From November 24, 2022 to March 26, 2023, an exhibition on the work and influence of Friedl Dicker and Franz Singer will take place at Atelier Bauhaus in Vienna. The artist and the artist were part of the young Viennese Bauhaus avant-garde, of which hardly any exhibits remain due to war destruction and co. The Bauhaus Archive, supplemented by private collections, is presenting a comprehensive show of models, drawings and photographs, some of which have never been exhibited in public before. The exhibition is complemented by a comprehensive publication.
From November 24, 2022 to March 26, 2023, an exhibition on the work and influence of Friedl Dicker and Franz Singer will take place at Atelier Bauhaus in Vienna. The artists were part of the young Viennese Bauhaus avant-garde. Due to the destruction of the war and the like, hardly any exhibits from this period remain. The Bauhaus Archive, supplemented by private collections, is presenting a comprehensive show with models, drawings and photographs, some of which have never been exhibited in public before. A comprehensive publication rounds off the exhibition.

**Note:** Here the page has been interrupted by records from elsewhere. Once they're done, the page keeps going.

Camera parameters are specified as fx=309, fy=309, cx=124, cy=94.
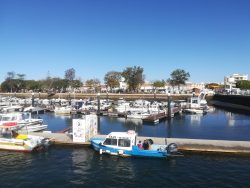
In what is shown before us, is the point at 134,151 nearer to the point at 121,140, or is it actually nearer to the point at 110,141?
the point at 121,140

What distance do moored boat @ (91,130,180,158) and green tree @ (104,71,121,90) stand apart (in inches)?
5429

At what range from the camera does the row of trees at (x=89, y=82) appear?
15838cm

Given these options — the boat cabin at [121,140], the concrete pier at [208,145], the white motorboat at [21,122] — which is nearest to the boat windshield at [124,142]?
the boat cabin at [121,140]

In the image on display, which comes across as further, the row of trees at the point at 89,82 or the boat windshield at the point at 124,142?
the row of trees at the point at 89,82

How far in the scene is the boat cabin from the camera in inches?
1140

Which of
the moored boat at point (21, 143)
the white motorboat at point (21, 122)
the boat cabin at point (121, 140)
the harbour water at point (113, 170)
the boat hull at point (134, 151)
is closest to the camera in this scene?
the harbour water at point (113, 170)

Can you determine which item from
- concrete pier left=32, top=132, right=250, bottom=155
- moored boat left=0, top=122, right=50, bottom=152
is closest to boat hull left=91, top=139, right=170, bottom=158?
concrete pier left=32, top=132, right=250, bottom=155

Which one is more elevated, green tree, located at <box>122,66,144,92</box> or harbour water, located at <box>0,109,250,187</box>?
green tree, located at <box>122,66,144,92</box>

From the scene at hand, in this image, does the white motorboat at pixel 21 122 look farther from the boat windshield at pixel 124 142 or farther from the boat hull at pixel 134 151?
the boat windshield at pixel 124 142

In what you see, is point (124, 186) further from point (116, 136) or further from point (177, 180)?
point (116, 136)

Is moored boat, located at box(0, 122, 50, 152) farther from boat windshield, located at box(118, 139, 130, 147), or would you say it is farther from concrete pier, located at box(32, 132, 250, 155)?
boat windshield, located at box(118, 139, 130, 147)

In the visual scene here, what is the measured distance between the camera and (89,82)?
19850cm

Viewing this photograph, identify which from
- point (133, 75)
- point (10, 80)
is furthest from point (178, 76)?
point (10, 80)

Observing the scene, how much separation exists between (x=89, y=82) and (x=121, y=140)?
6738 inches
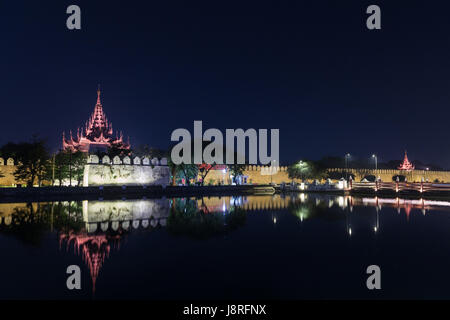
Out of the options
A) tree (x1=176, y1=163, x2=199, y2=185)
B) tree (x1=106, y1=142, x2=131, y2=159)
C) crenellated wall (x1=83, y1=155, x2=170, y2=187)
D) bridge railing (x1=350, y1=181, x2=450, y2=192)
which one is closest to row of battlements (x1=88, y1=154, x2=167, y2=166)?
crenellated wall (x1=83, y1=155, x2=170, y2=187)

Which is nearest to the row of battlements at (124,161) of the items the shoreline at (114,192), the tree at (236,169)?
the shoreline at (114,192)

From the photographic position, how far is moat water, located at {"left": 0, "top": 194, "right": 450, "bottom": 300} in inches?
220

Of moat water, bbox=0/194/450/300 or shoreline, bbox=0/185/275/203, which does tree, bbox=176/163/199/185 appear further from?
moat water, bbox=0/194/450/300

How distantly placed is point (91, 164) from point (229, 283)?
2931 cm

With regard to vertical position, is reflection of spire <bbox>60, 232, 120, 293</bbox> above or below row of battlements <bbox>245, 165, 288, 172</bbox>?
below

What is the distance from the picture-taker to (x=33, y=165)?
30.4 metres

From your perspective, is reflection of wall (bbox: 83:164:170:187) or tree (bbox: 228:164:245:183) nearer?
reflection of wall (bbox: 83:164:170:187)

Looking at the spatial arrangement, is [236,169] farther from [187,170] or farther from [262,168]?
[262,168]

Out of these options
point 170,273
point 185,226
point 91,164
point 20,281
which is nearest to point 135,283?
point 170,273

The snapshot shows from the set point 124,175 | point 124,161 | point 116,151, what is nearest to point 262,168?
point 116,151

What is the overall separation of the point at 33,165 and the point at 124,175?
317 inches

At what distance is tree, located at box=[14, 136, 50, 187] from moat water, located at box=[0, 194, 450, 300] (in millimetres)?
19527
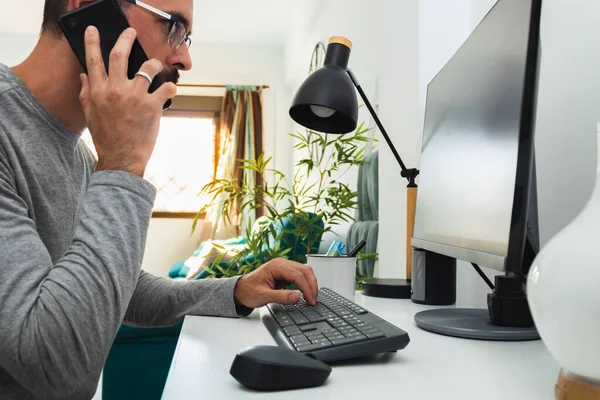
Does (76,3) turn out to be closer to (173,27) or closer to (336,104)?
(173,27)

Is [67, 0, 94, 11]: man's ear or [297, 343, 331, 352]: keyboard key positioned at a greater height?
[67, 0, 94, 11]: man's ear

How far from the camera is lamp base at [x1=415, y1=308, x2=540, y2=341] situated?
0.73 meters

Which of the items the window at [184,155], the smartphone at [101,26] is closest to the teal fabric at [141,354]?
the smartphone at [101,26]

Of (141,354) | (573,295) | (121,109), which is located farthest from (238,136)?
(573,295)

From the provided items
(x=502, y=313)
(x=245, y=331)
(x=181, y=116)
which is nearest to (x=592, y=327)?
(x=502, y=313)

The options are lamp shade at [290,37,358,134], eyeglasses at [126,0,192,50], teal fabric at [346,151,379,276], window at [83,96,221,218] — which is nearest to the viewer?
eyeglasses at [126,0,192,50]

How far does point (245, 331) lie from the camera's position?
80 cm

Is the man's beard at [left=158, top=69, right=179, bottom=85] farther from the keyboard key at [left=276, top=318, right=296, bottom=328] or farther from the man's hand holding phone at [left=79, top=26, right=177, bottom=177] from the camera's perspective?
the keyboard key at [left=276, top=318, right=296, bottom=328]

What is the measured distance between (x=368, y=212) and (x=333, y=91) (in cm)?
119

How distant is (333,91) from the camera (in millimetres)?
1118

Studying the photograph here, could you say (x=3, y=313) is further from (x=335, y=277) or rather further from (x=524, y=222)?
(x=335, y=277)

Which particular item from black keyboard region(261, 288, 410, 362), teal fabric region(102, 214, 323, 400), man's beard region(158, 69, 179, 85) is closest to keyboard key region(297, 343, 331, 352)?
black keyboard region(261, 288, 410, 362)

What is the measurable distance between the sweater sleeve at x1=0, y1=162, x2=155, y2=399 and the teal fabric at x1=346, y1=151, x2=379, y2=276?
1.52 meters

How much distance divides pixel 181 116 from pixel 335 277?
4568 millimetres
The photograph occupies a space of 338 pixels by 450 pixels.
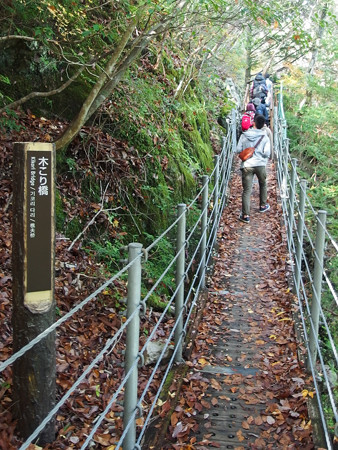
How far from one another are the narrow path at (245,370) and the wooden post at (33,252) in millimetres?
1299

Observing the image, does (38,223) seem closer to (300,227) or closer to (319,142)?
(300,227)

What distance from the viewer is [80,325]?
14.6ft

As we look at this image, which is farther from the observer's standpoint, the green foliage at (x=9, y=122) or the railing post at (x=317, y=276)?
the green foliage at (x=9, y=122)

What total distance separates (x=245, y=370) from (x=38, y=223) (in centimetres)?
287

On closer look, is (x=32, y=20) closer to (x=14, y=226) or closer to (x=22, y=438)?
(x=14, y=226)

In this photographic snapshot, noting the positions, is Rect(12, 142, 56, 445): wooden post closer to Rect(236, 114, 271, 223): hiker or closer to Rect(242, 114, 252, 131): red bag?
Rect(236, 114, 271, 223): hiker

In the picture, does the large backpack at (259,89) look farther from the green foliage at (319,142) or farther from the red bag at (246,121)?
the red bag at (246,121)

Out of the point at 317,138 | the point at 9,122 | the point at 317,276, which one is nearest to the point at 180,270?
the point at 317,276

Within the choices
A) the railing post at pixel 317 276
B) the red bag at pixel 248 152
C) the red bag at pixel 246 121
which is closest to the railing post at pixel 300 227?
the railing post at pixel 317 276

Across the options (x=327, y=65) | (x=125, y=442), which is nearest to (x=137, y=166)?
(x=125, y=442)

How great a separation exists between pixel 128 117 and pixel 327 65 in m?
18.5

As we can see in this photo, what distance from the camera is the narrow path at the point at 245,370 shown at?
3.57 m

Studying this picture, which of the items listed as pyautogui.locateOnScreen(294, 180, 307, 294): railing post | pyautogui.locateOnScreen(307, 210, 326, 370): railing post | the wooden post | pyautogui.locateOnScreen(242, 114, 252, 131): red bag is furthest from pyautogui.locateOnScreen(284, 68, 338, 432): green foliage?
the wooden post

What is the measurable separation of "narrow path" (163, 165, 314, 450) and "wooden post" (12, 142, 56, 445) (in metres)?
1.30
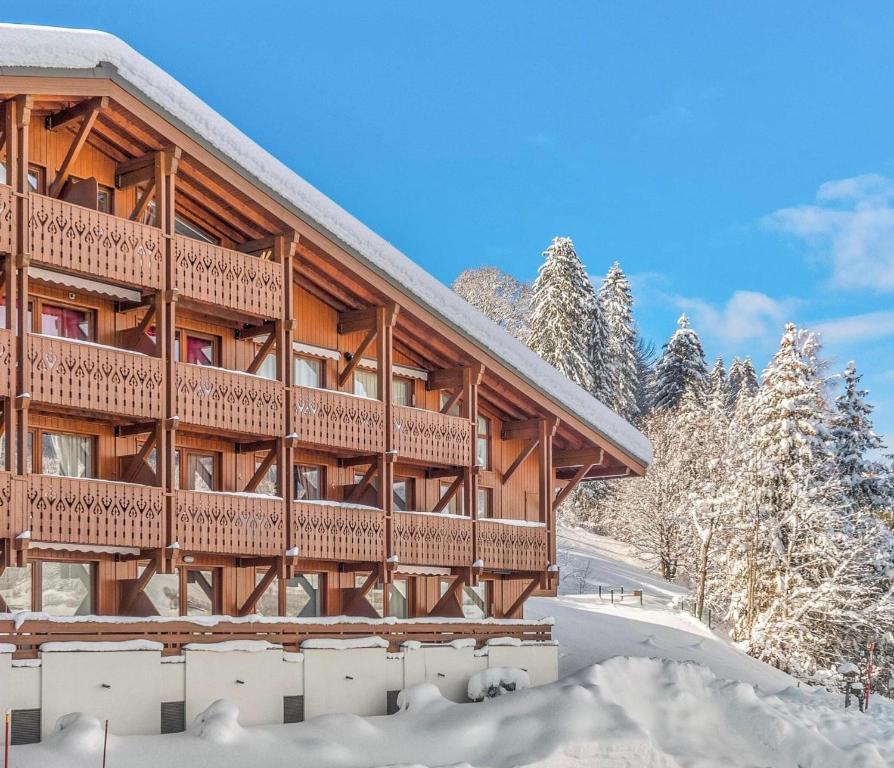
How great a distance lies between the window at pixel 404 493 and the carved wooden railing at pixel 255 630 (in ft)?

The exhibition on the work of Friedl Dicker (1898-1944) and Franz Singer (1896-1954) opens today, November 24, 2022, at the Wien Museum. Sketches, axonometric representations, previously unpublished photographs, drawings and models will be on display until March 26, 2023. They belong to this part of the Bauhaus as remnants of a largely destroyed canon of works.
The exhibition is open Tuesday to Sunday (including public holidays) from 10 am to 6 pm. The works on display range from Vienna, Berlin and London to Czechoslovakia and Palestine.
Johannes Ittens and the Bauhaus
Dicker and Singer were part of a Viennese group of early Bauhaus students who joined Johannes Ittens and more than a dozen young artists at the Bauhaus in Weimar in 1919. Traces of this Viennese avant-garde have survived only sparsely and in isolated cases due to persecution under the Nazi regime, wartime destruction and the general demolition of built structures.
Johannes Itten, a Swiss painter, founded a private art school in Vienna, which many young people joined during the First World War. This took place in the war-related tension between destruction, upheaval and a spirit of optimism. It was in Vienna that he finally met Alma Mahler and Walter Gropius. The latter appointed him to the Weimar Bauhaus, where many of Itten’s students followed him.
While Franz Singer emigrated to England during the Second World War and was able to continue working there, Friedl Dicker was initially still politically active in Czechoslovakia. However, she was deported in 1942 and finally murdered in Auschwitz in 1944. This makes the exhibition all the more important and exciting. For the first time, it presents a comprehensive picture of the young Viennese Bauhaus group, drawn from individual private collections and the Bauhaus Archive in Berlin.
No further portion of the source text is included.